Walmart Delivered An Earnings Beat This Morning But Its CEO Says The Company Still Needs To Make Progress Online

Plus, the U.S. and China hit another snag in negotiations, jobless claims jumped to their highest level in 5 months, and activist investors are going after Instructure.

Stocks edged just slightly lower to start Thursday with the Dow losing just 1 point. The S&P 500 traded just below the flatline, while the Nasdaq slipped 0.2%.

Trade talks between the U.S. and China have hit a snag over agricultural purchases, according to a report from The Wall Street Journal.
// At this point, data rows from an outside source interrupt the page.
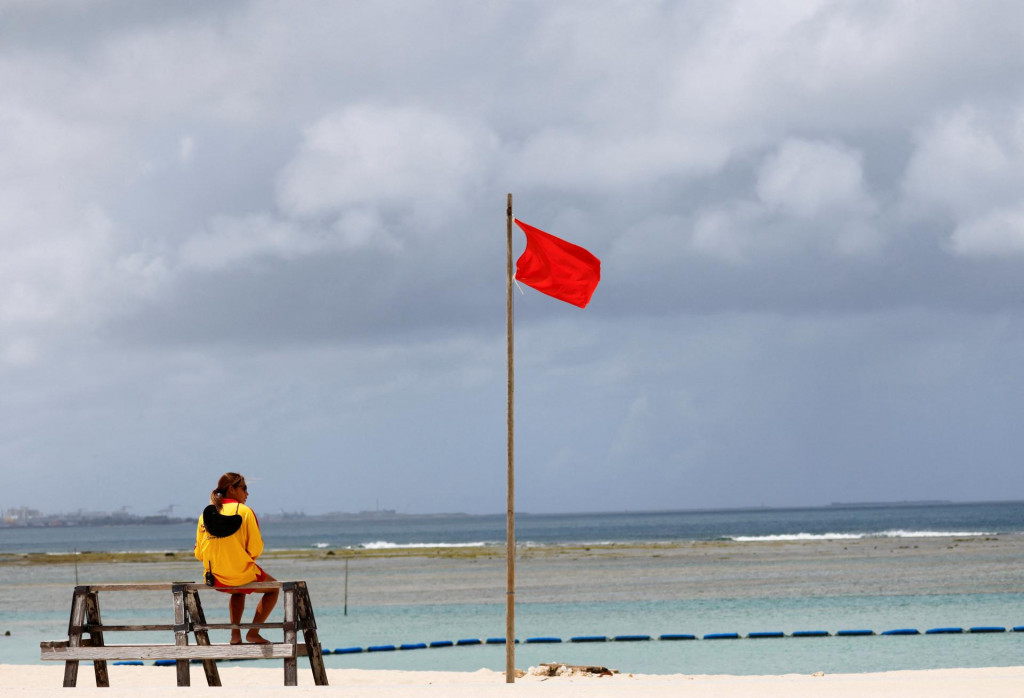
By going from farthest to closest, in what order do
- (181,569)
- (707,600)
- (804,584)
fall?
(181,569), (804,584), (707,600)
President Donald Trump said last month that China had agreed to buy up to $50 billion of agricultural products from the U.S. annually, but China is wary of committing to a dollar amount in writing as part of the phase one trade agreement. Then today, China again called for the U.S. to roll back tariffs as part of the limited phase one deal, which Trump said last week he had not agree to. “The trade war was begun with adding tariffs, and should be ended by canceling these additional tariffs,” China’s Ministry of Commerce spokesperson, Gao Feng, said at a press conference. “This is an important condition for both sides to reach an agreement. If both sides reach a phase one agreement, the level of tariff rollback will fully reflect the importance of the phase one agreement.”
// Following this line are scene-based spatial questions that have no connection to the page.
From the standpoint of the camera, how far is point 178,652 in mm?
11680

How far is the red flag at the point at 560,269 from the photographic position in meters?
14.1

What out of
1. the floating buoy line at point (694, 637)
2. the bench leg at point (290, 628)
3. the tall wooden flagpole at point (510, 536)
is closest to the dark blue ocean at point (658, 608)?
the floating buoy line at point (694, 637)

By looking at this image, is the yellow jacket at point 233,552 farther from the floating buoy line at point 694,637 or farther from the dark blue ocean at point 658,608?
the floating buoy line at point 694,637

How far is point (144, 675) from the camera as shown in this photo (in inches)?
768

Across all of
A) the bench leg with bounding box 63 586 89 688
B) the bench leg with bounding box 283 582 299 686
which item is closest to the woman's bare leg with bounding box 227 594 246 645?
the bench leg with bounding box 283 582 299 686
U.S. jobless claims jumped to a nearly 5-month high last week as the number of people who applied for jobless benefits spiked 14,000 to 225,000 in the seven days ended November 9, according to Labor Department data released this morning. Economists had estimated claims would total 215,000. The greater number of jobless claims could reflect seasonal adjustment irregularities in the data that can crop up during the holidays. “It is important to keep in mind that November is a tricky month for seasonal adjustment,” said Jefferies senior money market economist Thomas Simons. “There are two holidays during the month, and the floating nature of Thanksgiving makes it even more difficult to adjust for than a fixed-date holiday like Veteran’s Day. Claims may be volatile over the next several weeks, but we would not read too far into that.”
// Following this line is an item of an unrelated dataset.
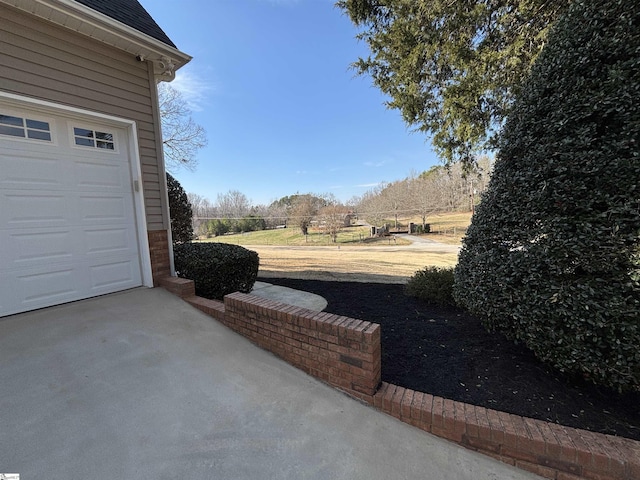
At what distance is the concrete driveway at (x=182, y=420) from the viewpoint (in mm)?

Shares of Walmart are up this morning after the big-box retailer delivered an earnings beat. The company reported earnings per share of $1.16, compared to analysts’ estimates for earnings per share of $1.09, on revenue of $127.99 billion. CEO Doug McMillon said that Walmart is “prepared for a good holiday season,” while adding that the company needs to do more to make progress on walmart.com. “We’re making progress on many fronts, but we need to do more and move faster, especially with our assortment including marketplace,” McMillon said in a statement. “Our strength is being driven by food, which is good, but we need even more progress on Walmart.com with general merchandise. We’re mixing the business out better to achieve better margin rates, but there is more work to do. We’re committed to progress and building a larger, healthier eCommerce business. our customers want that, our marketplace sellers want that, and so do we.”

Activist investor Jana Partners added its name to the growing list of investors—including Praesidium Investment Management and Sachem Head Capital Management—pushing U.S. educational software company Instructure to explore alternatives. This comes just a day after the company was reported to be exploring strategic options, including a possible sale. Praesidium co-founder and managing partner Kevin Oram said in an interview that the firm has identified multiple potential buyers for Instructure’s learning management platform. “The platform is extremely powerful because it has such a dominate market share,” Oram said. “We think it has customer retention rates of close to 100%. i don’t think they’ve ever lost a customer. That’s really valuable.”

Shares of Ping Identity are up more than 14% this morning after the cybersecurity company delivered what a Citi analyst called a “solid out of the gates” earnings report. Ping reported Q3 revenue of $61.8 million, up 45% year-over-year. “Our strong third quarter results were driven by Ping Identity’s Intelligent Identity leadership in securing customer, employee, partner and IoT identities across the enterprise market, and bolstered by marketwise momentum for identity solutions that enable digital transformation and simultaneously enhance security,” said Ping CEO Andre Durand. Citi analyst Walter Pritchard lifted his price target on the stock to $26 and wrote in a note, “Strength was driven especially by legacy replacement, installed base expansion, strength across multiple products and a strong international performance.”

Stocks We’re Watching

Cardlytics Inc (NASDAQ: CDLX): Cardlytics shares were up as much as 44% yesterday after the company posted a surprise Q3 profit and raised its full-year outlook. The purchase intelligence company reported quarterly revenue of $56.4 million, representing year-over-year growth of 63%, and translating to adjusted net income of $800,000. Cardlytics’ billings also jumped 70% compared to the year prior period to $82.8 million. “With our successful rollout of Chase complete and our upcoming rollout of Wells Fargo, our scale gives marketers the ability to reach bank customers at massive scale,” said co-founder and COO Lynne Laube. “Our ongoing initiatives to penetrate new verticals and enable a more automated buying model positions Cardlytics extraordinarily well for continued growth.”